Racial Egalitarians Everywhere, Please Stop the Name-Calling and Get Serious

U.S. Supreme Court Building
(Photo by Jeff Kubina) (CC BY-SA) (Resized/Cropped)
During the recent oral argument on the affirmative action case involving the University of Texas before the US Supreme Court, Justice Antonin Scalia aggressively questioned the counsel defending the University’s use of race in its admissions processes, speculating at one point on the possibility that – because it encourages black students to attend highly selective colleges which make academic demands that some of these students may not be well prepared to meet — AA might be counter-productive (by discouraging their successful completion of rigorous programs in the hard sciences, e.g.)
His comments prompted this outrageous editorial cartoon from a pundit who takes issue with the Justice’s speculations. And now the liberal cognoscenti chuckle up and down the East Coast at the spectacle of seeing a sitting Supreme Court Justice being depicted in a Klansman’s robe. Ha ha. Very funny. Don’t we all know that Scalia is a racist?
This kind of supercilious reaction only underscores the intellectual poverty and, indeed, the moral corruption of public discourses about race and inequality in America these days. It’s not funny; it’s pathetic. When will we get serious about these matters?
The fact is, Scalia’s speculations are not at all implausible. Moreover, they can only be effectively rebutted by making arguments and citing evidence, not by name-calling. With no brief for Scalia’s jurisprudence intended here, it is obvious that his questioning was not the least bit racist. He was (crudely, I acknowledge) referring to the so-called “mismatch hypothesis,” which holds that AA distorts the allocation of black students across colleges distinguished by the schools’ academic competitiveness, and that said distortion adversely affects the college experience of AA’s beneficiaries (by leading fewer to major in the sciences, e.g.) There is good evidence supporting this view, and I wish to insist that it deserves to be taken seriously.

__Data__:
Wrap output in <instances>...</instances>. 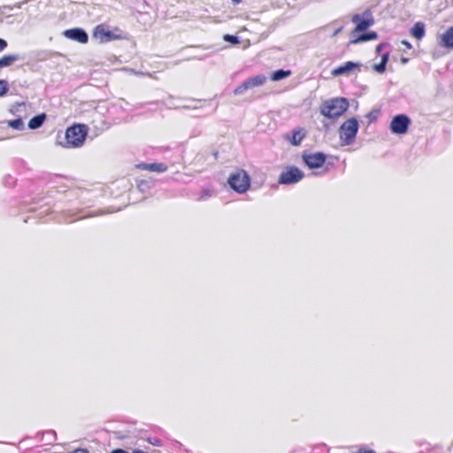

__Task set__:
1/ Check each statement against the affirmative action article and answer yes or no, quoting the words from the article that settle it: (a) Justice Scalia questioned the lawyer defending the University of Texas. (b) The writer finds the cartoon of Scalia funny. (c) The writer means to support Scalia's jurisprudence.
2/ Translate this sentence from the affirmative action article into Spanish: "The fact is, Scalia’s speculations are not at all implausible."
3/ In one to three sentences, explain why the affirmative action article says Justice Scalia thought affirmative action might be counter-productive.

__The results__:
1/
(a) Yes: "Justice Antonin Scalia aggressively questioned the counsel defending the University’s use of race in its admissions processes"
(b) No: "It’s not funny; it’s pathetic."
(c) No: "With no brief for Scalia’s jurisprudence intended here"

2/ Lo cierto es que las especulaciones de Scalia no son en absoluto inverosímiles.

3/ Affirmative action encourages black students to attend highly selective colleges whose academic demands some of them may not be well prepared to meet. That could discourage them from successfully completing rigorous programs, such as those in the hard sciences.